→ WHAT THIS TASK INVOLVES: A verbatim copy of every entry is required.

(Beginning of GIVEN RECORDS)

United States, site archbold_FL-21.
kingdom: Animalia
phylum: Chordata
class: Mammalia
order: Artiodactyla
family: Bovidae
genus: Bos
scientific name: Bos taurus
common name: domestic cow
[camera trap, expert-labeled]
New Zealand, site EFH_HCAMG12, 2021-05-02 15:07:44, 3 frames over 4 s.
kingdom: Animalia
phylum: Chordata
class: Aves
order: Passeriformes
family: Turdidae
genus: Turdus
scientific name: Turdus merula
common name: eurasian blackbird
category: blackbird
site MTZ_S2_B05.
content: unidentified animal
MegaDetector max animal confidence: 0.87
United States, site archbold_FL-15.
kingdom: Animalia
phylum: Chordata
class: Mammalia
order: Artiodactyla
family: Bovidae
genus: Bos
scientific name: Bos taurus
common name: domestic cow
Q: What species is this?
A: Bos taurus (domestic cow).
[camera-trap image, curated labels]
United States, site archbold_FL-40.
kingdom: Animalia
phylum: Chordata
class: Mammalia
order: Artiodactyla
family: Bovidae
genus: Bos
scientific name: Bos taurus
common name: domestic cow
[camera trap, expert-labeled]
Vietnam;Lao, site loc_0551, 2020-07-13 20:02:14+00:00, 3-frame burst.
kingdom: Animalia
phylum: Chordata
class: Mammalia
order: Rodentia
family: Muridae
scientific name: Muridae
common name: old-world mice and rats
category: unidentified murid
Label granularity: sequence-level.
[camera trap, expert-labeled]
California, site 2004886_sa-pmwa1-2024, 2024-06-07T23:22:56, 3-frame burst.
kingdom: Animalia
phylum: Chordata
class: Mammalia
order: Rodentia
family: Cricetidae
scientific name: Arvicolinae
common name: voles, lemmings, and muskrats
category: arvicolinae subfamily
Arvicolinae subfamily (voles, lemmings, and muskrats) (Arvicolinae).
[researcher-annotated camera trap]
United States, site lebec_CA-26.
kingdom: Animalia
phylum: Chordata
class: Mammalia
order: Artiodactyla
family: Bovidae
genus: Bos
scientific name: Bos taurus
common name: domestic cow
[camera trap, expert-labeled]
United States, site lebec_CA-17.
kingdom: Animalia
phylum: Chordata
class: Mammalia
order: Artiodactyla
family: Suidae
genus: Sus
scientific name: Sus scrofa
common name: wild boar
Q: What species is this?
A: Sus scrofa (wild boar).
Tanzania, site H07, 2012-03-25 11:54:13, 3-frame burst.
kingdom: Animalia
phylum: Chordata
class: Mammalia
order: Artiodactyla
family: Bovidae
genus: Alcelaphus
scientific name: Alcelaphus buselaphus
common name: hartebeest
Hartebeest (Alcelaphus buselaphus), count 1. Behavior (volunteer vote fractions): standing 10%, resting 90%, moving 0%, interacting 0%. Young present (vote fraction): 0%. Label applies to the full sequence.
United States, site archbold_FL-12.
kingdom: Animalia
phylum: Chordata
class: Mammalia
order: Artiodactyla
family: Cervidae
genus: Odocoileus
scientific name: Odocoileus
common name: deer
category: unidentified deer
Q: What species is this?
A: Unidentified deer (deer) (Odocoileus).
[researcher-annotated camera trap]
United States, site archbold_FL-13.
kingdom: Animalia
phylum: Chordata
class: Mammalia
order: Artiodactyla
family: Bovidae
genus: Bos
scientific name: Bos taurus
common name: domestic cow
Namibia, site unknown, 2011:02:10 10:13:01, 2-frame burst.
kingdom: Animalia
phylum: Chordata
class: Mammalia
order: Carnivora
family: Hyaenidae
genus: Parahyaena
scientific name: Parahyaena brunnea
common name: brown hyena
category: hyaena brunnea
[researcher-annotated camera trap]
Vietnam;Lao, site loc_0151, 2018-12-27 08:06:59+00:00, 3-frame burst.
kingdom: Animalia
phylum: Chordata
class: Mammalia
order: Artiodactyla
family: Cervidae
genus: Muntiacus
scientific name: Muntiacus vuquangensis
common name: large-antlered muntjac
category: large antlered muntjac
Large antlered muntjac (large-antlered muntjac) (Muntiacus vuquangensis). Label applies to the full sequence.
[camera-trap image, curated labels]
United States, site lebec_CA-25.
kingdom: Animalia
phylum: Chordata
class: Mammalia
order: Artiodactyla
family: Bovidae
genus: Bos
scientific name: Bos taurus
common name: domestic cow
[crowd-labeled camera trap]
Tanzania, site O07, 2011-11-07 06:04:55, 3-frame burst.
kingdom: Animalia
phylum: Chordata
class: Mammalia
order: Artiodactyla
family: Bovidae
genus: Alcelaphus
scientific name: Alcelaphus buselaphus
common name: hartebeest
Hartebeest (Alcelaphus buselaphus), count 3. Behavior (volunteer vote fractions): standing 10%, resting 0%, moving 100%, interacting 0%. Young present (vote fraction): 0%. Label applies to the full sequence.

(End of GIVEN RECORDS)

→ RESPONSE TO THIS EXERCISE:
United States, site archbold_FL-21.
kingdom: Animalia
phylum: Chordata
class: Mammalia
order: Artiodactyla
family: Bovidae
genus: Bos
scientific name: Bos taurus
common name: domestic cow
[camera trap, expert-labeled]
New Zealand, site EFH_HCAMG12, 2021-05-02 15:07:44, 3 frames over 4 s.
kingdom: Animalia
phylum: Chordata
class: Aves
order: Passeriformes
family: Turdidae
genus: Turdus
scientific name: Turdus merula
common name: eurasian blackbird
category: blackbird
site MTZ_S2_B05.
content: unidentified animal
MegaDetector max animal confidence: 0.87
United States, site archbold_FL-15.
kingdom: Animalia
phylum: Chordata
class: Mammalia
order: Artiodactyla
family: Bovidae
genus: Bos
scientific name: Bos taurus
common name: domestic cow
Q: What species is this?
A: Bos taurus (domestic cow).
[camera-trap image, curated labels]
United States, site archbold_FL-40.
kingdom: Animalia
phylum: Chordata
class: Mammalia
order: Artiodactyla
family: Bovidae
genus: Bos
scientific name: Bos taurus
common name: domestic cow
[camera trap, expert-labeled]
Vietnam;Lao, site loc_0551, 2020-07-13 20:02:14+00:00, 3-frame burst.
kingdom: Animalia
phylum: Chordata
class: Mammalia
order: Rodentia
family: Muridae
scientific name: Muridae
common name: old-world mice and rats
category: unidentified murid
Label granularity: sequence-level.
[camera trap, expert-labeled]
California, site 2004886_sa-pmwa1-2024, 2024-06-07T23:22:56, 3-frame burst.
kingdom: Animalia
phylum: Chordata
class: Mammalia
order: Rodentia
family: Cricetidae
scientific name: Arvicolinae
common name: voles, lemmings, and muskrats
category: arvicolinae subfamily
Arvicolinae subfamily (voles, lemmings, and muskrats) (Arvicolinae).
[researcher-annotated camera trap]
United States, site lebec_CA-26.
kingdom: Animalia
phylum: Chordata
class: Mammalia
order: Artiodactyla
family: Bovidae
genus: Bos
scientific name: Bos taurus
common name: domestic cow
[camera trap, expert-labeled]
United States, site lebec_CA-17.
kingdom: Animalia
phylum: Chordata
class: Mammalia
order: Artiodactyla
family: Suidae
genus: Sus
scientific name: Sus scrofa
common name: wild boar
Q: What species is this?
A: Sus scrofa (wild boar).
Tanzania, site H07, 2012-03-25 11:54:13, 3-frame burst.
kingdom: Animalia
phylum: Chordata
class: Mammalia
order: Artiodactyla
family: Bovidae
genus: Alcelaphus
scientific name: Alcelaphus buselaphus
common name: hartebeest
Hartebeest (Alcelaphus buselaphus), count 1. Behavior (volunteer vote fractions): standing 10%, resting 90%, moving 0%, interacting 0%. Young present (vote fraction): 0%. Label applies to the full sequence.
United States, site archbold_FL-12.
kingdom: Animalia
phylum: Chordata
class: Mammalia
order: Artiodactyla
family: Cervidae
genus: Odocoileus
scientific name: Odocoileus
common name: deer
category: unidentified deer
Q: What species is this?
A: Unidentified deer (deer) (Odocoileus).
[researcher-annotated camera trap]
United States, site archbold_FL-13.
kingdom: Animalia
phylum: Chordata
class: Mammalia
order: Artiodactyla
family: Bovidae
genus: Bos
scientific name: Bos taurus
common name: domestic cow
Namibia, site unknown, 2011:02:10 10:13:01, 2-frame burst.
kingdom: Animalia
phylum: Chordata
class: Mammalia
order: Carnivora
family: Hyaenidae
genus: Parahyaena
scientific name: Parahyaena brunnea
common name: brown hyena
category: hyaena brunnea
[researcher-annotated camera trap]
Vietnam;Lao, site loc_0151, 2018-12-27 08:06:59+00:00, 3-frame burst.
kingdom: Animalia
phylum: Chordata
class: Mammalia
order: Artiodactyla
family: Cervidae
genus: Muntiacus
scientific name: Muntiacus vuquangensis
common name: large-antlered muntjac
category: large antlered muntjac
Large antlered muntjac (large-antlered muntjac) (Muntiacus vuquangensis). Label applies to the full sequence.
[camera-trap image, curated labels]
United States, site lebec_CA-25.
kingdom: Animalia
phylum: Chordata
class: Mammalia
order: Artiodactyla
family: Bovidae
genus: Bos
scientific name: Bos taurus
common name: domestic cow
[crowd-labeled camera trap]
Tanzania, site O07, 2011-11-07 06:04:55, 3-frame burst.
kingdom: Animalia
phylum: Chordata
class: Mammalia
order: Artiodactyla
family: Bovidae
genus: Alcelaphus
scientific name: Alcelaphus buselaphus
common name: hartebeest
Hartebeest (Alcelaphus buselaphus), count 3. Behavior (volunteer vote fractions): standing 10%, resting 0%, moving 100%, interacting 0%. Young present (vote fraction): 0%. Label applies to the full sequence.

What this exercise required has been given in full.